Прокопьев промолчал.

– И при этом тайник обязан быть надежным, не вскрыть, не взорвать, и чтобы ни в каком кощеевом яйце его погибель не сыскалась. Ну так как, Сергей Максимович?

– Что как? - спросил Прокопьев. - Я-то здесь при чем?

– Я в том смысле, - сказал Николай Софронович, - как вы наш сюжет рассудили бы.

– Я так рассужу, - сказал Прокопьев, раздражаясь, - что вам и вашему очень богатому знакомцу следует обратиться к японцам или американцам. Они для любых ценностей изготовят самые надежные тайники. От бусинок с клопа ростом и до бункеров с подземными ходами.
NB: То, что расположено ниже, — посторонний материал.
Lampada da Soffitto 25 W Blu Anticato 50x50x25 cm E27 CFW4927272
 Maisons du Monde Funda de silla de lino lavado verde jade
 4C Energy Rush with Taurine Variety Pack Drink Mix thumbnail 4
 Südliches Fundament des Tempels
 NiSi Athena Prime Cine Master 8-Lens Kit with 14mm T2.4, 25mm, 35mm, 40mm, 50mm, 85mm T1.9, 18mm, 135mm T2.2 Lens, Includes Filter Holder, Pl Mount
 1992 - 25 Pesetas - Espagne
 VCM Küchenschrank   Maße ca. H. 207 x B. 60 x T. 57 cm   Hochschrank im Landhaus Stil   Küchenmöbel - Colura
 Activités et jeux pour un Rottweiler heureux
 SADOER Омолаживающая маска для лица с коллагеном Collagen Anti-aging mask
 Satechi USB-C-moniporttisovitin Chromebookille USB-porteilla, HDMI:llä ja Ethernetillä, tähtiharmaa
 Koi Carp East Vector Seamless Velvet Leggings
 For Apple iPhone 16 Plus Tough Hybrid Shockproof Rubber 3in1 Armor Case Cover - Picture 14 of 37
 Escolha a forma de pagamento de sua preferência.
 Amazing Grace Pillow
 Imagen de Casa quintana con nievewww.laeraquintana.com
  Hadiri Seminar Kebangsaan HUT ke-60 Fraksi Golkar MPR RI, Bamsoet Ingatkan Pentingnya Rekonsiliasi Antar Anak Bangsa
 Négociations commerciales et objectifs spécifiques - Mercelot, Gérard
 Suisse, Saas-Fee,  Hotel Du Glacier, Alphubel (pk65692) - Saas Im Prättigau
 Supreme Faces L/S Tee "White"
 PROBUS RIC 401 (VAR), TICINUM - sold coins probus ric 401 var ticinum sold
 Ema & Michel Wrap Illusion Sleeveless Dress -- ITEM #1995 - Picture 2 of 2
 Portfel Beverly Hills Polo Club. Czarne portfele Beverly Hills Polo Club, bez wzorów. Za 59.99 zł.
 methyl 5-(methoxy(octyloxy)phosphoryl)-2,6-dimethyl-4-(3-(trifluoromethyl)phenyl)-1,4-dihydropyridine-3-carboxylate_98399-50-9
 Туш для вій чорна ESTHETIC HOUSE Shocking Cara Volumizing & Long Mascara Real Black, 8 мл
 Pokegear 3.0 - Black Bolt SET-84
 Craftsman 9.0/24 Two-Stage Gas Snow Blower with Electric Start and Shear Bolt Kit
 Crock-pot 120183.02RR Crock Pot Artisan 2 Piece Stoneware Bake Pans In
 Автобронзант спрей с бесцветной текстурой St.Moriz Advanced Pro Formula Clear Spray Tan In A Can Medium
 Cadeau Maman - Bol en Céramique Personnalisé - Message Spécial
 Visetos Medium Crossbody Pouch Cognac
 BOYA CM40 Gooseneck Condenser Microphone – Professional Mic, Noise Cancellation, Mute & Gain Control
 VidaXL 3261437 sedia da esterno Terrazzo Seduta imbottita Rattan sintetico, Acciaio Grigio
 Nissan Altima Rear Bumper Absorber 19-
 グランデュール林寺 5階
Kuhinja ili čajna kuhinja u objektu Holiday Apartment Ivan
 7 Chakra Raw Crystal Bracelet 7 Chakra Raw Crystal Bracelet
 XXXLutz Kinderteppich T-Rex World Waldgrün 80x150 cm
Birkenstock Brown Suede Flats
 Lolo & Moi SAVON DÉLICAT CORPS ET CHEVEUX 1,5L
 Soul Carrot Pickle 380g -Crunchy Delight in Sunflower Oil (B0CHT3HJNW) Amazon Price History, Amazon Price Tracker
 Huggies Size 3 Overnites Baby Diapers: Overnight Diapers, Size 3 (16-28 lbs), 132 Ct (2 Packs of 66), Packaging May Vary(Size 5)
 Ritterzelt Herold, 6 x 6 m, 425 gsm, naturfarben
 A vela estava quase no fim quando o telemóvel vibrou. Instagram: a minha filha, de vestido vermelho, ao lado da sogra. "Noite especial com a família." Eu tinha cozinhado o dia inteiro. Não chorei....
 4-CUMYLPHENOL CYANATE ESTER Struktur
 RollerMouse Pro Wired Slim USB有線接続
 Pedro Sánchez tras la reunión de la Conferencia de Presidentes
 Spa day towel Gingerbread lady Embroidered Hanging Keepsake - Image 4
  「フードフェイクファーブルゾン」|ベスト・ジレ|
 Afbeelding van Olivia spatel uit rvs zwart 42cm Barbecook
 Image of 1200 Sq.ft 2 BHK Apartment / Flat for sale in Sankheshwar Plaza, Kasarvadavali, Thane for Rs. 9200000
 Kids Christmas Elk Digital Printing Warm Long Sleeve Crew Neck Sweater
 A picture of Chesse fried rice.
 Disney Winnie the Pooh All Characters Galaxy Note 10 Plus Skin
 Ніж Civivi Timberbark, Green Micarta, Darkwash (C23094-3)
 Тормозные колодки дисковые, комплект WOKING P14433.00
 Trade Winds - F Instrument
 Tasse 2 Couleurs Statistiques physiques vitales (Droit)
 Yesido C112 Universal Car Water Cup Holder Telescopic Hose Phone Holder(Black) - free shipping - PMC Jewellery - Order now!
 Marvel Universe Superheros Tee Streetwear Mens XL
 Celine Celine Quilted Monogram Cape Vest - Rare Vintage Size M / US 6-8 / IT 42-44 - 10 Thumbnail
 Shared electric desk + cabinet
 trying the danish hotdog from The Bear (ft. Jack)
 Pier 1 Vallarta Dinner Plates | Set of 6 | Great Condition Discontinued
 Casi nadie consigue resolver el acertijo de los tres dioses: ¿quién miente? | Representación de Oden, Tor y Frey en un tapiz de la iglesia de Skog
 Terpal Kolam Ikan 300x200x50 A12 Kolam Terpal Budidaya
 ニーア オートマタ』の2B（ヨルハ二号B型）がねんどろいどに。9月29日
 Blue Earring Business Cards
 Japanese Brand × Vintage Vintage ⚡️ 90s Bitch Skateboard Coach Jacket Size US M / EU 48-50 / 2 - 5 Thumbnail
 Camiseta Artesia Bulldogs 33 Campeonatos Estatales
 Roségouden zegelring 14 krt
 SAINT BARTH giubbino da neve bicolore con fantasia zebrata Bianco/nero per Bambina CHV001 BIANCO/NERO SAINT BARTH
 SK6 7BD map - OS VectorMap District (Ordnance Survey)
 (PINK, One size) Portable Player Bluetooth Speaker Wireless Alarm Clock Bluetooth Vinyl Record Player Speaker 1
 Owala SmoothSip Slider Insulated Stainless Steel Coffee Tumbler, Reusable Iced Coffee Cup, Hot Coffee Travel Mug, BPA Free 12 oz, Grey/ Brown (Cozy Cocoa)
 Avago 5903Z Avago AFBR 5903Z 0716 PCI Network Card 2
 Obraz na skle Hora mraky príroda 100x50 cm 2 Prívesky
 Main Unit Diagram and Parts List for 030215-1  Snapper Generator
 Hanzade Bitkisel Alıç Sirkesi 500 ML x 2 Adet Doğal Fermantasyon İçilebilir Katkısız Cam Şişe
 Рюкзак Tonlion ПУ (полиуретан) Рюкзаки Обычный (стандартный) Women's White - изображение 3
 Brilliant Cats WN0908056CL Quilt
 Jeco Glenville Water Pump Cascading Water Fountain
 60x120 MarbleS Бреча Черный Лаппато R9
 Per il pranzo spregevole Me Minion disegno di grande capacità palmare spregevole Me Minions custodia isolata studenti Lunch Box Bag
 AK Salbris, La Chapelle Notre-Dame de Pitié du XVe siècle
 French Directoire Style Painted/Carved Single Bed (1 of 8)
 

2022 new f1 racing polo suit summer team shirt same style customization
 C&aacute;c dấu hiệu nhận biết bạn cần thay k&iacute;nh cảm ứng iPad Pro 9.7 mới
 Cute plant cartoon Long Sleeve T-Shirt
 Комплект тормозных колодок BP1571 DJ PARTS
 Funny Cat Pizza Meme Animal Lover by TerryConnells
– Э-э-э, нашему-то соотечественнику американцы и японцы скучны, были когда-то кудесники в Германии времен создателя Щелкунчика и в Англии были, но и там теперь пекут не игрушки, а автоматы в соответствии с модами. Нам же нужна штука диковинная, странная и единственная в своем роде. То есть и не в своем роде, а вообще единственная. И, стало быть, неповторимая.

В последних словах собеседника Прокопьев ощутил угрозу. И произнесены-то они были как бы доверительно, негромко, но будто гул некий с металлическим лязгом услышал в них Прокопьев.

– А не вы ли и есть, - сказал Прокопьев, - тот самый очень богатый с закавыками и капризами отечественного эстета?

– Ну что вы! Что вы! - чуть ли не возмутился Николай Софронович. - Это ведь мои пустые предположения. Или фантазии… Вот и отгадывай кроссворды!

– И какой же в ваших фантазиях может оказаться судьба изобретателя диковины? - волнуясь, спросил Прокопьев.

– Вот это вопрос по делу! - оживился Николай Софронович. - Стало быть, вас задели мои… вольные построения… Отвечу. Судьба изготовителя диковины сложится удачливой. Вознаграждение он получит отменное.

– Диковина должна быть единственная и неповторимая, - сказал Прокопьев, он чуть ли не заикаться стал. - Логично предположить, что хозяин тайника, особенно если он с капризами и… вывертами… пожелает изготовителя истребить. Взорвать или замуровать. Что уж тут говорить об удачливой судьбе…

– Любезный Сергей Максимович, - рассмеялся Николай Софронович, - вы о каких-то варварских обычаях вспоминаете!